Exciton capture and losses in a stacked submicron array of sidewall quantum wires on patterned $\mathrm{GaAs}\mathrm{}\left(311\right)A$ substrates

The optical properties of stacked GaAs/(Al,Ga)As quantum wire arrays, with a 0.5 μm lateral period fabricated by molecular beam epitaxy on patterned $\mathrm{GaAs}\mathrm{}\left(311\right)A$ substrates, have been investigated. We observe an unexpectedly high quantum wire related contrast in the lateral distribution of the cathodoluminescence (CL) intensity, in particular at 300 K. The temperature dependence of this contrast as well as of the integrated CL intensities in the quantum wires and connecting quantum wells, reveals the loss mechanisms, which cause a reduction of the exciton transfer efficiency from the well into the wire regions.

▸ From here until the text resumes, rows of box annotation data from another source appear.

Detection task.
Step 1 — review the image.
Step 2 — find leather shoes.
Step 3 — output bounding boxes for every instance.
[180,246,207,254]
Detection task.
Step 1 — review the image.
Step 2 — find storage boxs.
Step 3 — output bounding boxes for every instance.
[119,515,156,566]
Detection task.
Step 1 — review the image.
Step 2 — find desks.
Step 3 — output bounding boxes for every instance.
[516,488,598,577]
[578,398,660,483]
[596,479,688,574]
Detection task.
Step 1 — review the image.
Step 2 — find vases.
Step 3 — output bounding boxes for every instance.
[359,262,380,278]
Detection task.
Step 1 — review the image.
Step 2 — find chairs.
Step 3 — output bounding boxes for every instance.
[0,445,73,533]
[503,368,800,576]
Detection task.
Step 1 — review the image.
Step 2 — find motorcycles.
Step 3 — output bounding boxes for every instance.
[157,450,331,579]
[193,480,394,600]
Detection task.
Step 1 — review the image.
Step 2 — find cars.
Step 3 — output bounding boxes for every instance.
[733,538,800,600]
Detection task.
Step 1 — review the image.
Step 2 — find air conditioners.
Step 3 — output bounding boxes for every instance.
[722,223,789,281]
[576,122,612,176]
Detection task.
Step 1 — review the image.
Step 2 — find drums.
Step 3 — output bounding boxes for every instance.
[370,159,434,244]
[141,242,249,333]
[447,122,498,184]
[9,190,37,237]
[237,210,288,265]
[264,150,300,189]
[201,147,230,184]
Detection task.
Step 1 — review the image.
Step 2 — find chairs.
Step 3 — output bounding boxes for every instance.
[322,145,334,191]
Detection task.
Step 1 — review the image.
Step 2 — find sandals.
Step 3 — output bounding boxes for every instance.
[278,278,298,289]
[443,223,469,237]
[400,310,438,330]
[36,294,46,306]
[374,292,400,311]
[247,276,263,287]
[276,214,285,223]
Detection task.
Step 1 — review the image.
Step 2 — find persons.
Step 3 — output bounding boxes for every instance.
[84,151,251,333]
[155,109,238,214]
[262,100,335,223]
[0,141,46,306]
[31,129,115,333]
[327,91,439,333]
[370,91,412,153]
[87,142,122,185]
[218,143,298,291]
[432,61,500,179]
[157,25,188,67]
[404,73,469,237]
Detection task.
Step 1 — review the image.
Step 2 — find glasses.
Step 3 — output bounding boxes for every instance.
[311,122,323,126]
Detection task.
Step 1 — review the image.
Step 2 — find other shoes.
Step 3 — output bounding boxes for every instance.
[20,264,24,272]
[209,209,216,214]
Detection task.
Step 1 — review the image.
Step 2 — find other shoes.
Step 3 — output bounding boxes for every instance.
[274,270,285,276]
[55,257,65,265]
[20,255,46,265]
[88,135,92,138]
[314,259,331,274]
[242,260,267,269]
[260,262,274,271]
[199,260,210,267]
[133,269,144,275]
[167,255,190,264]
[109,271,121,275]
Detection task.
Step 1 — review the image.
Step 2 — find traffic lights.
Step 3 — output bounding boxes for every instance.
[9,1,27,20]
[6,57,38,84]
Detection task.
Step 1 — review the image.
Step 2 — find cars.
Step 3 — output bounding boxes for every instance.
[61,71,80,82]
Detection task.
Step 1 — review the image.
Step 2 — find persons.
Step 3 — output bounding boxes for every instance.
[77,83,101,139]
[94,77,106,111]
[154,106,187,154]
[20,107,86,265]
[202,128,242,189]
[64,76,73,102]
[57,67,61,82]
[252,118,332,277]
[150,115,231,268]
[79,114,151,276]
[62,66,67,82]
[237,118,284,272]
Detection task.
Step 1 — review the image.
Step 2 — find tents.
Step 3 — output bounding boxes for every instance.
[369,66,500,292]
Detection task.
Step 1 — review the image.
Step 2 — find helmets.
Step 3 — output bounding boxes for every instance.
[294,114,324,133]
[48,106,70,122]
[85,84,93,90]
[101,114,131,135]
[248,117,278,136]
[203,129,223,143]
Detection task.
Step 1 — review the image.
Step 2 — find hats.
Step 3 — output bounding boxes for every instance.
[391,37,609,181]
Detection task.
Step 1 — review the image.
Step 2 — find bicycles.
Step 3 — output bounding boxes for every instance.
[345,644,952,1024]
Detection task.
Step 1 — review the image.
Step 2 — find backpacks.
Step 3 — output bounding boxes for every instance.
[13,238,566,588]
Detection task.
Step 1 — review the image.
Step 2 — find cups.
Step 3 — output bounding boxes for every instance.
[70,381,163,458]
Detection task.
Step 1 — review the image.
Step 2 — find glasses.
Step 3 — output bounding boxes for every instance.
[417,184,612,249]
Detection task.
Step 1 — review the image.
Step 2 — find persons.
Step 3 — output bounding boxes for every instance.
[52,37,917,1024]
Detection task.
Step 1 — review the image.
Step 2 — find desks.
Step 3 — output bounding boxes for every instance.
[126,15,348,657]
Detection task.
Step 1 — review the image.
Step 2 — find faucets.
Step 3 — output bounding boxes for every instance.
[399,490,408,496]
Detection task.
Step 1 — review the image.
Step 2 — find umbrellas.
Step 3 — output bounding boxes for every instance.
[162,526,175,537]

For low and intermediate temperatures, exciton localization and nonradiative recombination within the quantum well regions contribute to the decrease of the transfer efficiency. Near room temperature, the vertical escape of carriers, in particular out of the quantum well regions into the (Al,Ga)As barriers, is the limiting process. Within the framework of a detailed model, we determined the transfer time and the ratio of the radiative recombination times in the well and wire regions by combining the spatially resolved CL measurements with time-resolved photoluminescence spectroscopy.